Pisadeira é um miniconto de terror sobre paralisia do sono, tendo como símbolo metafórico dessa sensação terrível de vigília do sono, a criatura folclórica brasileira Pisadeira.
[em algum teto de um prédio, uma criatura sente fome…]
depois de um dia enjoado e exaustivo de trabalho, e ainda com a roupa do corpo, me joguei na cama e apaguei. dali um tempo, senti algo me rondando. os pelinhos do pescoço arrepiaram e, apesar de a luz estar apagada, vi uma sombra no canto da parede do quarto.
levei um susto. segundos depois, senti um peso na quina da cama.
comecei a suar e senti meu coração quase pular pela boca. ter meus pés cobertos me deu alguma sensação idiota de segurança. nisso, algo agarrou meus braços e me prendeu à cama. a sombra, que até então só me observava, deslizou pela cama e subiu em mim, ficando de cócoras, sob meu peito, fazendo uma pressão absurda no meu tórax. gelei, mesmo estando numa noite carioca insalubre e quente.

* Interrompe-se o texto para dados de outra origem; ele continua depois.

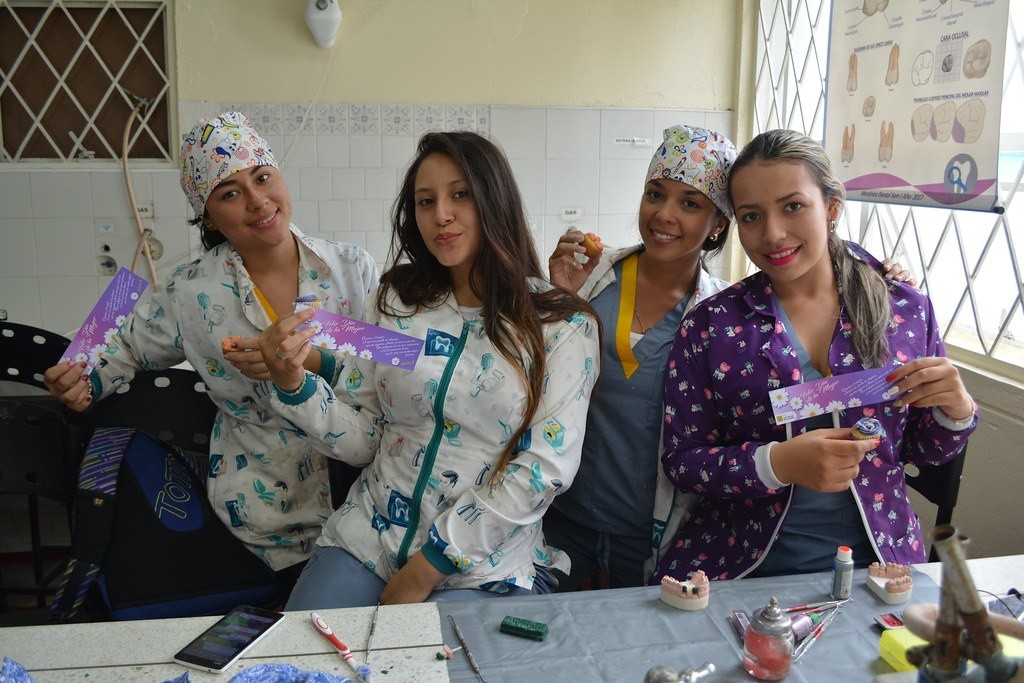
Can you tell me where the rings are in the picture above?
[276,346,290,360]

a poucos centímetros da minha cara, vi uma figura grotesca. parecia uma velha em decomposição. os cabelos grisalhos, oleosos e desgrenhados. o corpo, esquálido e acinzentado, de aspecto viscoso, fedia. no lugar dos olhos havia fendas de um negrume horripilante. da boca escorria uma baba, com poucos dentes podres que exalavam um bafo pestilento que revirava meu estômago.
minha boca tava seca. entrei em pânico. paralisei, ainda que estivesse me debatendo por dentro.
a velha bizarra se inclinou na direção do meu rosto, abriu a boca, que tinha um rasgo até as orelhas, e começou a sugar minha energia (ou alma?). senti muito medo, junto com ondas de tristeza e apatia. ela não parava e ficava cada vez mais pesada sob meu peito, me deixando com falta de ar. tentei empurrá-la, mas isso me cansava. eu mal conseguia respirar e a criatura não saía de cima.
ela ia me matar.
àquela altura, eu já não sabia mais se o que tava acontecendo era real ou um pesadelo. eu estava no meu quarto, mas o meu abajour não era amarelo.
comecei a sentir meu corpo cada vez mais cansado. o cheiro de enxofre da velha me desnorteava, e ela pressionava ainda mais meu corpo contra a cama, babando muito em cima do meu rosto enquanto me sugava. um nojo. quanto mais eu tentava empurrá-la, mais ela era agressiva comigo.
fechei meus olhos. desisti de lutar.